• [Do this] Which lines below contain the word "farthest" in exactly that case? Find every such line and copy it out.

• [Task inputs]
------------------------------------
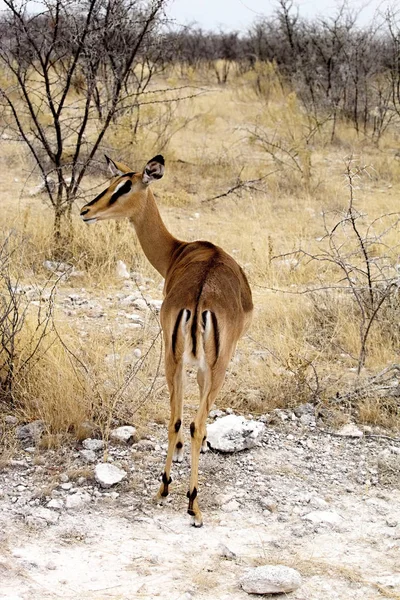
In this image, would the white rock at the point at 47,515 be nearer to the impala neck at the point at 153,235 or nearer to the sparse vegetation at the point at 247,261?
the sparse vegetation at the point at 247,261

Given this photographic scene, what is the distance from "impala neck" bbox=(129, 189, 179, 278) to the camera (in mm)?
4711

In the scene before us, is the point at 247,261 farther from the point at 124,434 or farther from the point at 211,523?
the point at 211,523

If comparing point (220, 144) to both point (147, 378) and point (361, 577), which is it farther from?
point (361, 577)

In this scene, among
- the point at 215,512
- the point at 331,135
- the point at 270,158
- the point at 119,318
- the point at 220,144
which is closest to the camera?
the point at 215,512

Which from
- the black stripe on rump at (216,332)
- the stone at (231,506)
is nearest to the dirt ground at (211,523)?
the stone at (231,506)

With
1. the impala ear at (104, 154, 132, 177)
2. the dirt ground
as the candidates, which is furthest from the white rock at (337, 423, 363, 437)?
the impala ear at (104, 154, 132, 177)

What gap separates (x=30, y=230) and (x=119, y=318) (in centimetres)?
198

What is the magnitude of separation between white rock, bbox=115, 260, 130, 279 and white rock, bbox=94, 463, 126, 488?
321 cm

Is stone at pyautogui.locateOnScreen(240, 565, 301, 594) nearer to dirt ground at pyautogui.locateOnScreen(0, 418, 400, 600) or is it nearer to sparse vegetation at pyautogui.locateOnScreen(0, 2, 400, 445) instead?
dirt ground at pyautogui.locateOnScreen(0, 418, 400, 600)

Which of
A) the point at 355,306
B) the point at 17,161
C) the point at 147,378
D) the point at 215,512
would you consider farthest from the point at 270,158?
the point at 215,512

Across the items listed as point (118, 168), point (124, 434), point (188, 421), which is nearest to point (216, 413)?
point (188, 421)

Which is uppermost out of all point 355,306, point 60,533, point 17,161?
point 17,161

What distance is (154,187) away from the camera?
10242mm

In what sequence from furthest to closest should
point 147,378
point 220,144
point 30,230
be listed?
point 220,144, point 30,230, point 147,378
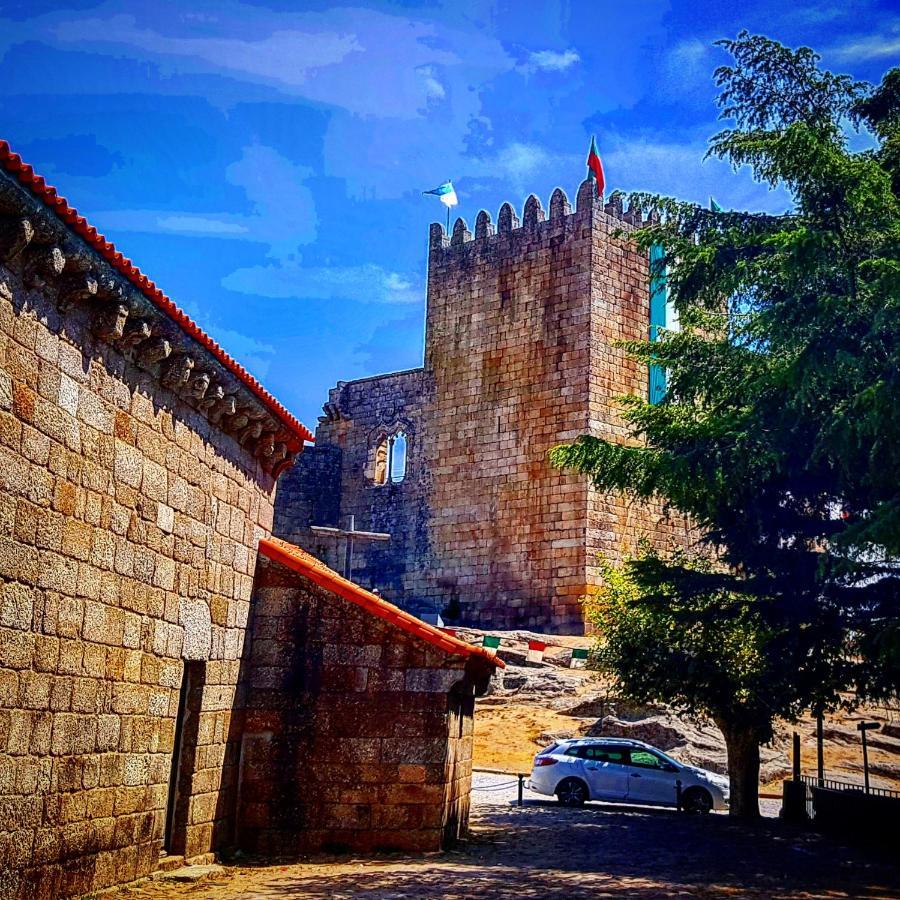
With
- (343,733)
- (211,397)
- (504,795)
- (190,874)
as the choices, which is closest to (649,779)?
(504,795)

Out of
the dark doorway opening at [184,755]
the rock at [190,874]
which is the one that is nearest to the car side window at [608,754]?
the rock at [190,874]

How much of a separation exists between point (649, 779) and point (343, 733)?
8.40 m

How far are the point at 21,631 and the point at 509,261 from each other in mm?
24710

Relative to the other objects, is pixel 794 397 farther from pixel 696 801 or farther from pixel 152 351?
pixel 696 801

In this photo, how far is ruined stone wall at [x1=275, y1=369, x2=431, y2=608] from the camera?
30.9 metres

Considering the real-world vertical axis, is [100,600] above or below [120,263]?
below

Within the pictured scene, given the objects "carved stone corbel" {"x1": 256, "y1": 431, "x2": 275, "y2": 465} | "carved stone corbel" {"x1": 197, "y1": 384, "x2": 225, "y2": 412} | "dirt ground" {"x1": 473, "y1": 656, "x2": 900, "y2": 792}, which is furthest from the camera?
"dirt ground" {"x1": 473, "y1": 656, "x2": 900, "y2": 792}

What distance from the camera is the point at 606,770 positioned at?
16.8 meters

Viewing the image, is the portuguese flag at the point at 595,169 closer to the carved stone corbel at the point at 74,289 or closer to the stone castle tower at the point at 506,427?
the stone castle tower at the point at 506,427

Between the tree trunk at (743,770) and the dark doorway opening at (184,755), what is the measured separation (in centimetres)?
873

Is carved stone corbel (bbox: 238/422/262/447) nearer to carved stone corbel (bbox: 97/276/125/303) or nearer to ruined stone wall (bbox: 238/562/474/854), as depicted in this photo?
ruined stone wall (bbox: 238/562/474/854)

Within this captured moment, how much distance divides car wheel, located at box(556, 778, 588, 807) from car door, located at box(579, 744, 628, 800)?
0.14 metres

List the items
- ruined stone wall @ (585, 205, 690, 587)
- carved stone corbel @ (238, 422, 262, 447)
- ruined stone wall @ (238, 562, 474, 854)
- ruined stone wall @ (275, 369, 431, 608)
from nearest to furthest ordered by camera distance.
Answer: ruined stone wall @ (238, 562, 474, 854), carved stone corbel @ (238, 422, 262, 447), ruined stone wall @ (585, 205, 690, 587), ruined stone wall @ (275, 369, 431, 608)

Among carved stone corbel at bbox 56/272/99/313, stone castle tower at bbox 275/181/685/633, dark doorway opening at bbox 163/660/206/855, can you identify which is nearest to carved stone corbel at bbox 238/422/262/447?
dark doorway opening at bbox 163/660/206/855
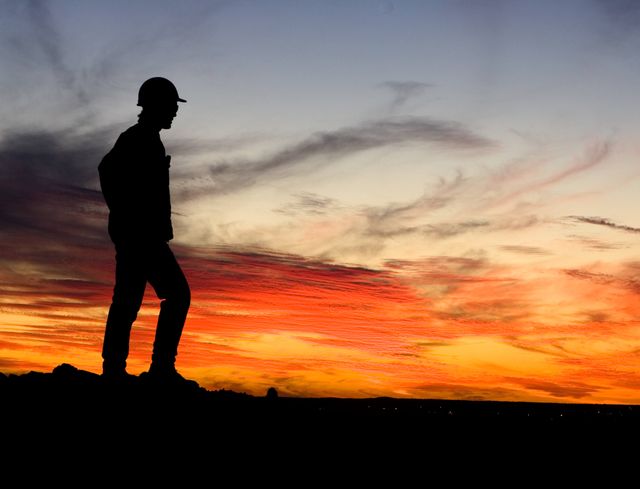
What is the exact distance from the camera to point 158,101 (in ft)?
42.4

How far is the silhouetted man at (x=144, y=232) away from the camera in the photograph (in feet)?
41.8

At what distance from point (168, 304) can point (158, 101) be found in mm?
3058

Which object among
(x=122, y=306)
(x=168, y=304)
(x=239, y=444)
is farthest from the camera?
(x=168, y=304)

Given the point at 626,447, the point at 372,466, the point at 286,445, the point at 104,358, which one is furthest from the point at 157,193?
the point at 626,447

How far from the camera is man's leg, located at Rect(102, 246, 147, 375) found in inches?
507

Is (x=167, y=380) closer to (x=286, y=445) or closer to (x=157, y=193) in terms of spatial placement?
(x=157, y=193)

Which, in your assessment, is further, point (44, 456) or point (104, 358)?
point (104, 358)

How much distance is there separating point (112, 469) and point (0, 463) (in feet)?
3.46

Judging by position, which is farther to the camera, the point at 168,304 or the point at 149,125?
the point at 168,304

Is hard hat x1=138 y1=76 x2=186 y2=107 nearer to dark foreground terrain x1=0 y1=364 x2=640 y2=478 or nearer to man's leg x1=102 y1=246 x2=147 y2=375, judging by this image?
man's leg x1=102 y1=246 x2=147 y2=375

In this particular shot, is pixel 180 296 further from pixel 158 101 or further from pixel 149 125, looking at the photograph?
pixel 158 101

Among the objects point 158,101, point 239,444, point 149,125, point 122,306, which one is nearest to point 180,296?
point 122,306

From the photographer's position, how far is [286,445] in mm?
9375

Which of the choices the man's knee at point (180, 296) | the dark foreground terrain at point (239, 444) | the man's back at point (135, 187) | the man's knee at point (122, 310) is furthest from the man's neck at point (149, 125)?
the dark foreground terrain at point (239, 444)
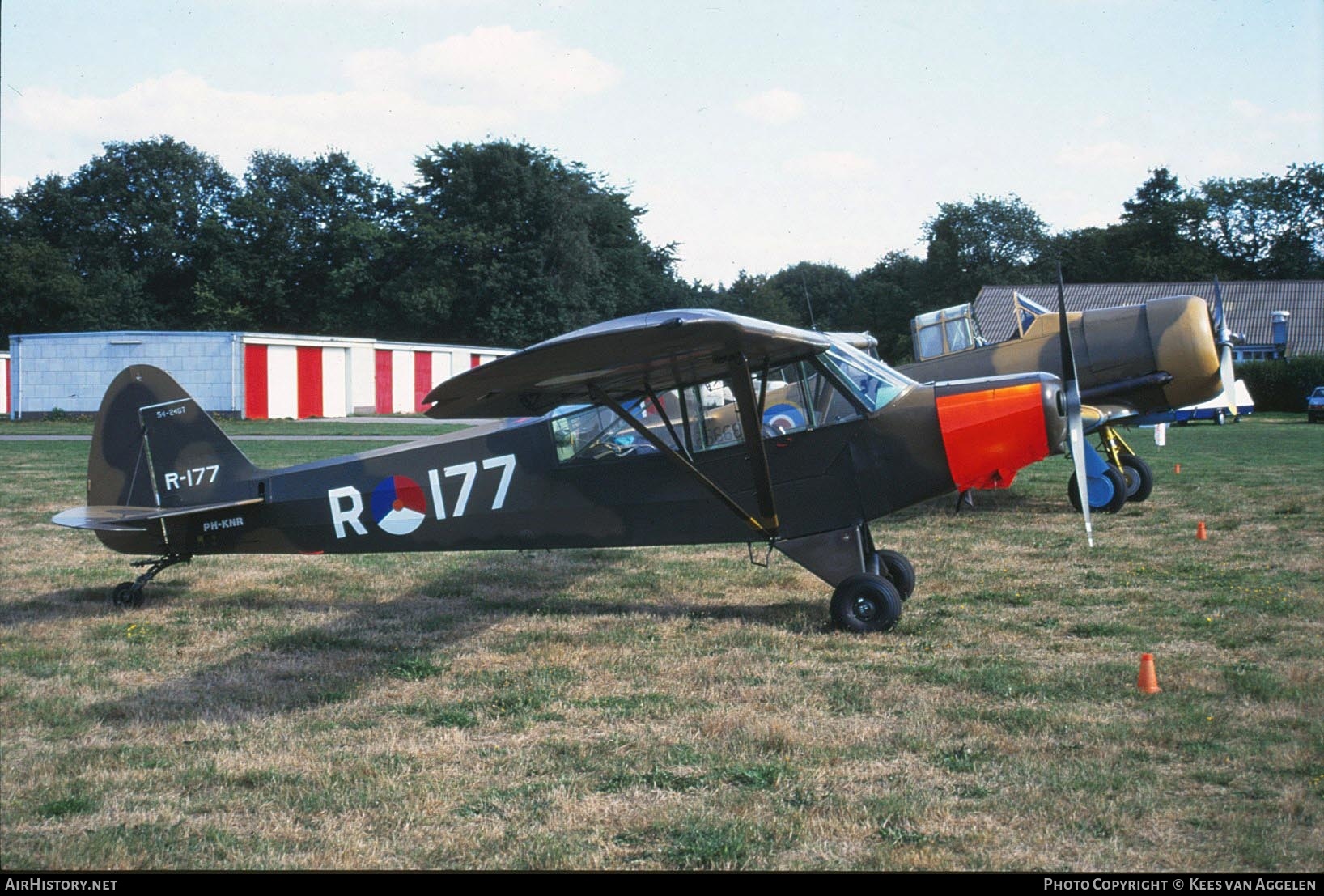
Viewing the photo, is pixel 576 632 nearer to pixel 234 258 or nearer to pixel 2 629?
pixel 2 629

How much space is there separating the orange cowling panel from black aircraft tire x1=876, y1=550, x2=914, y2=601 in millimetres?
919

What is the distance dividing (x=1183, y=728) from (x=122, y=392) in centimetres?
815

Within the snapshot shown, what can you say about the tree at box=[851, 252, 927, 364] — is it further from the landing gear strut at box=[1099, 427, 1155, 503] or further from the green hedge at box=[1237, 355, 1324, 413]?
the landing gear strut at box=[1099, 427, 1155, 503]

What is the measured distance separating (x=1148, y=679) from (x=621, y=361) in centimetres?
351

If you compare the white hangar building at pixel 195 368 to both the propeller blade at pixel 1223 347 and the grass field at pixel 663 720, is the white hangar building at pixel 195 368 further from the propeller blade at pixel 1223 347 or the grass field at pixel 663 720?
the propeller blade at pixel 1223 347

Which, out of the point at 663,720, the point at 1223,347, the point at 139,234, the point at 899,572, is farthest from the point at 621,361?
the point at 139,234

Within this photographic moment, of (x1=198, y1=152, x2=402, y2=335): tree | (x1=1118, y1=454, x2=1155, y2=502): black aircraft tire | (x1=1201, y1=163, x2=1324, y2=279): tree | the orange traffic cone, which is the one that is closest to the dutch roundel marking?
the orange traffic cone

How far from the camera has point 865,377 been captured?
25.7 ft

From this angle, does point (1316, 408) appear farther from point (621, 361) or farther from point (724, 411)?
point (621, 361)

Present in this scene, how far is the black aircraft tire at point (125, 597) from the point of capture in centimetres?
834

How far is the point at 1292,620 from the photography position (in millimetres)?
7277

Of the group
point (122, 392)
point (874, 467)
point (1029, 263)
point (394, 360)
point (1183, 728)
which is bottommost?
point (1183, 728)

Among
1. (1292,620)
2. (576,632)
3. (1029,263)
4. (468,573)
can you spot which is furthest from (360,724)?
(1029,263)

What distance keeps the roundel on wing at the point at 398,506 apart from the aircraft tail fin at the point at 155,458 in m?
1.13
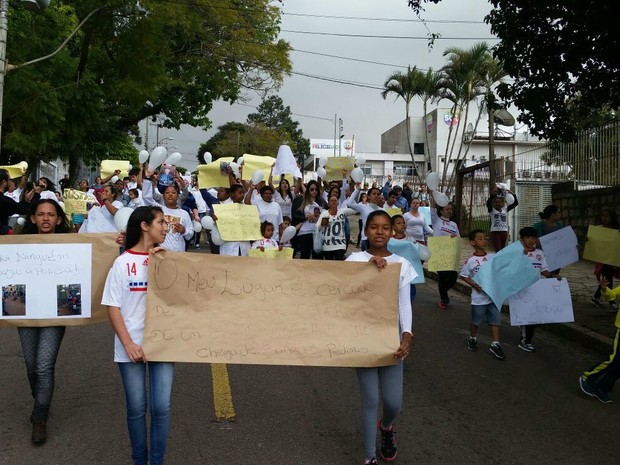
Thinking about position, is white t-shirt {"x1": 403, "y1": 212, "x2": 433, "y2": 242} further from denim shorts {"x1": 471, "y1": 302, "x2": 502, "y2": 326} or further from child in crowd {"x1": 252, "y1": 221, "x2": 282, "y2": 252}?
denim shorts {"x1": 471, "y1": 302, "x2": 502, "y2": 326}

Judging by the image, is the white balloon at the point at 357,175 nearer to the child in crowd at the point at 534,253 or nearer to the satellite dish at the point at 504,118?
the child in crowd at the point at 534,253

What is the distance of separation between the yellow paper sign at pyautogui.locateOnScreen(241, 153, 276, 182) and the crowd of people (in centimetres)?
15

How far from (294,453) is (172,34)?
22.2 meters

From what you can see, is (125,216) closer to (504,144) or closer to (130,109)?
(130,109)

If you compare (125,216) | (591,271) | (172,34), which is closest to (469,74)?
(172,34)

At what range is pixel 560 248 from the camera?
7547 mm

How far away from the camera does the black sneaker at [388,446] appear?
398 cm

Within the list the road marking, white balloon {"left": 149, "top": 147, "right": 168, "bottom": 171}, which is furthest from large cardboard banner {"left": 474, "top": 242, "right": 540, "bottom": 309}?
white balloon {"left": 149, "top": 147, "right": 168, "bottom": 171}

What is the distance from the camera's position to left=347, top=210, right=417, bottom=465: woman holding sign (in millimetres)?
3719

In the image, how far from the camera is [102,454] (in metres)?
3.99

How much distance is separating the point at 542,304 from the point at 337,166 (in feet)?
16.2

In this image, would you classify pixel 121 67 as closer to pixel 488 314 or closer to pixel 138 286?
pixel 488 314

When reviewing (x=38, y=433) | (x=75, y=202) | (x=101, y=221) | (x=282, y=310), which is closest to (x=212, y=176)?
(x=101, y=221)

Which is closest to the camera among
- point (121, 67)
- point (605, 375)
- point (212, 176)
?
point (605, 375)
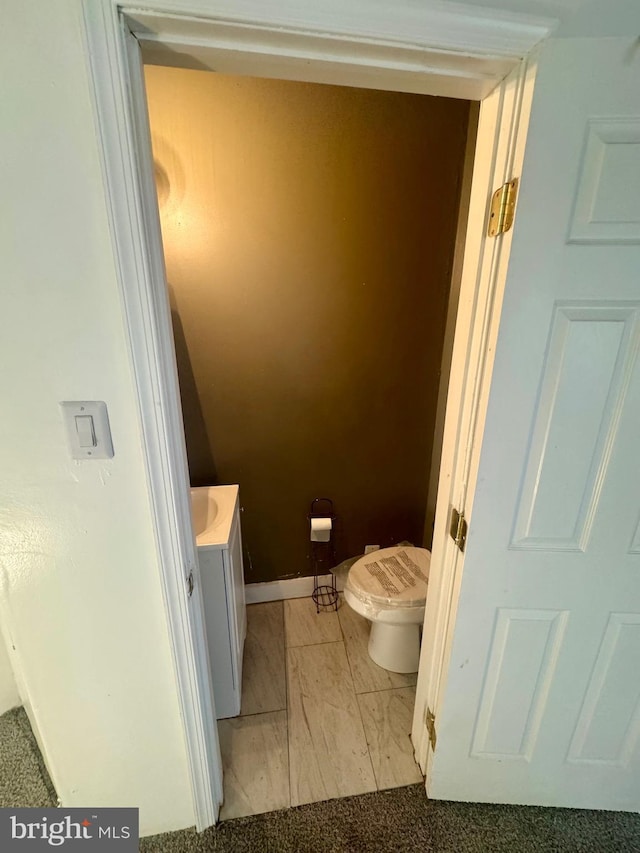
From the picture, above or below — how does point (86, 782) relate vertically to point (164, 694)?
below

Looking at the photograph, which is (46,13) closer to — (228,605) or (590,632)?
(228,605)

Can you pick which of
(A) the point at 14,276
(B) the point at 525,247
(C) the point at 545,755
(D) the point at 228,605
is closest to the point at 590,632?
(C) the point at 545,755

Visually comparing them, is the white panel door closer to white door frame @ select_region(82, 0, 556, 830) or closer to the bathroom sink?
white door frame @ select_region(82, 0, 556, 830)


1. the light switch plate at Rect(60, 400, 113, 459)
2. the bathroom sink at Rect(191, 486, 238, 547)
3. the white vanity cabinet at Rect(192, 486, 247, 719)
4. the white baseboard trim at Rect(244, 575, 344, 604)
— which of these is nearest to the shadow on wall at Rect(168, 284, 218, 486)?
→ the bathroom sink at Rect(191, 486, 238, 547)

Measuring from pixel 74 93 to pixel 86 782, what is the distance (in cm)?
156

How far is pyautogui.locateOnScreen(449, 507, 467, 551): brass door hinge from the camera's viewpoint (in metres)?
0.90

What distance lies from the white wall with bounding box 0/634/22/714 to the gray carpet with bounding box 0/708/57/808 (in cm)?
3

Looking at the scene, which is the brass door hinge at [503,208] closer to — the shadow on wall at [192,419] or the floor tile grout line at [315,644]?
the shadow on wall at [192,419]

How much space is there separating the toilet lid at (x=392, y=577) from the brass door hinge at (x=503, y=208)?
4.23 feet

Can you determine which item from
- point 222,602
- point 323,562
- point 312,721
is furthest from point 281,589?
point 222,602

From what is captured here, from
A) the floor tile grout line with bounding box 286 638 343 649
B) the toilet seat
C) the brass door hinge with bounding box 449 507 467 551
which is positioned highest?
the brass door hinge with bounding box 449 507 467 551

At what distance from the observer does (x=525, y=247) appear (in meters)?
0.70

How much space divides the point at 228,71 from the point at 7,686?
2.00 meters

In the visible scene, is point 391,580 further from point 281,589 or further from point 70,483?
point 70,483
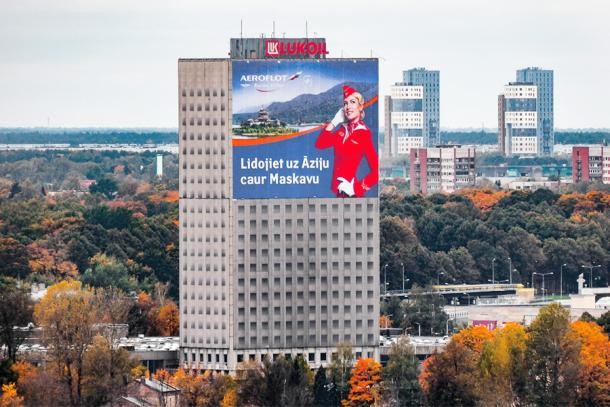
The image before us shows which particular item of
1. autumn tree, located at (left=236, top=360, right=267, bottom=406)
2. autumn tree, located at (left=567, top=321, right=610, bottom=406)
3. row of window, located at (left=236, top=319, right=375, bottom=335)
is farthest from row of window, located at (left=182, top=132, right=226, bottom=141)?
autumn tree, located at (left=567, top=321, right=610, bottom=406)

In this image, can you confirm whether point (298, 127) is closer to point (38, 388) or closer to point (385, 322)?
point (38, 388)

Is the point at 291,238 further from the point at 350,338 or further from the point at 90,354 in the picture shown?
the point at 90,354

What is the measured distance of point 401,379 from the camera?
411 ft

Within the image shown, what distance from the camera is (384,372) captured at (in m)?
126

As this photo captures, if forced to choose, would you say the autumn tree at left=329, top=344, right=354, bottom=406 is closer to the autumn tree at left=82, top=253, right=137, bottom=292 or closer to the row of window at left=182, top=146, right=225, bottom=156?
the row of window at left=182, top=146, right=225, bottom=156

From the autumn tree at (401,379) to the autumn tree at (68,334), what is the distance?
13754 millimetres

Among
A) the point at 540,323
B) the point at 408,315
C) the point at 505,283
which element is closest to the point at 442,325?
the point at 408,315

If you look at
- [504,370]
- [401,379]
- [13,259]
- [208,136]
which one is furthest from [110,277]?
[504,370]

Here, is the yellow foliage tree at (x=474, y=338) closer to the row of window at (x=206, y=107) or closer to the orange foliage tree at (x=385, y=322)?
the row of window at (x=206, y=107)

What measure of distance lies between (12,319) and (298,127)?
54.3 ft

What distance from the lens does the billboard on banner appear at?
134 m

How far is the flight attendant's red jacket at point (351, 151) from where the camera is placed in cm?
13462

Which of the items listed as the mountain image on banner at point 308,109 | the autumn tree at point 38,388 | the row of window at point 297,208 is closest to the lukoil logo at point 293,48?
the mountain image on banner at point 308,109

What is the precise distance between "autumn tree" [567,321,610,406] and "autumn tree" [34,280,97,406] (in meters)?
22.0
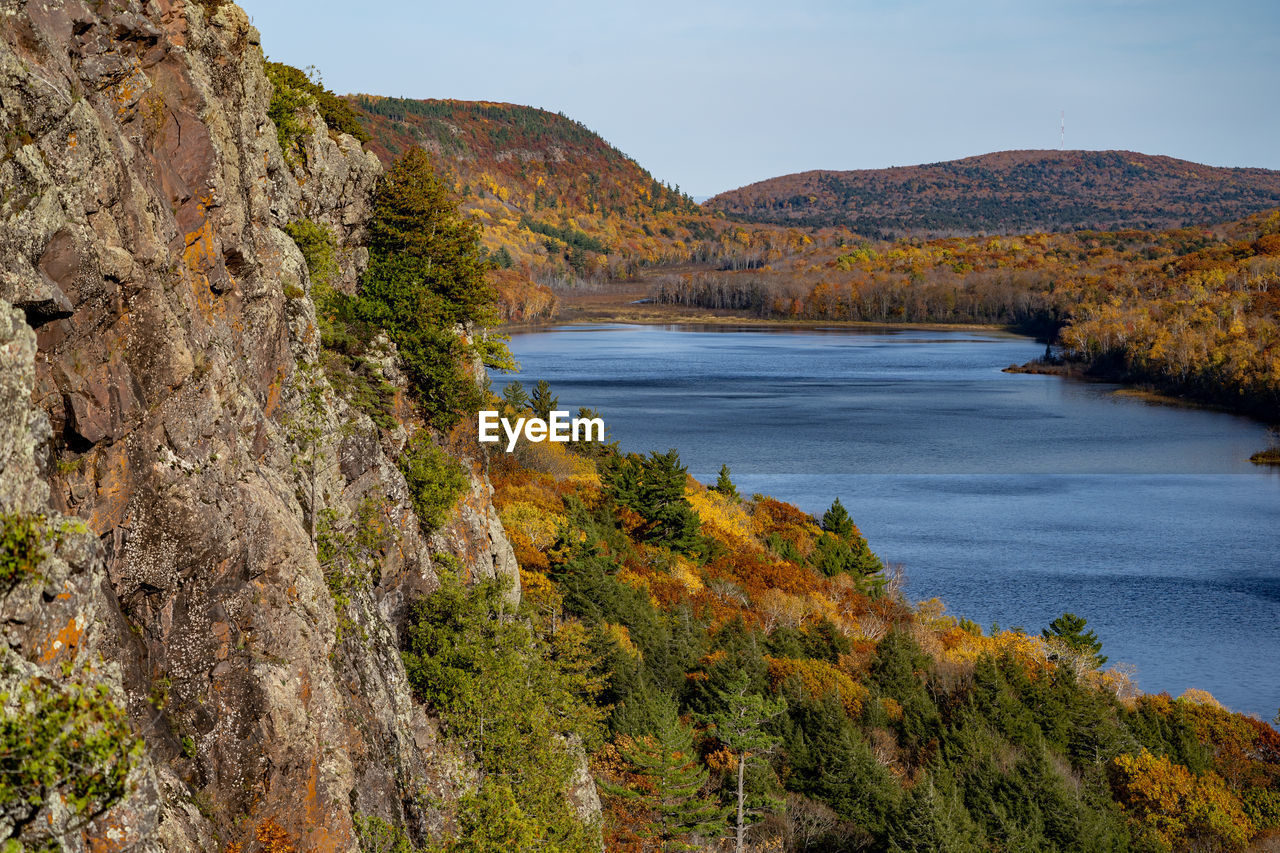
------------------------------------
• [Result for this exercise]
would you consider farthest from the point at 270,158?
is farthest from the camera?
Which, out of the point at 663,720, the point at 1223,347, the point at 139,234, the point at 899,572, is farthest from the point at 621,361?
is farthest from row of window, located at (left=182, top=132, right=226, bottom=141)?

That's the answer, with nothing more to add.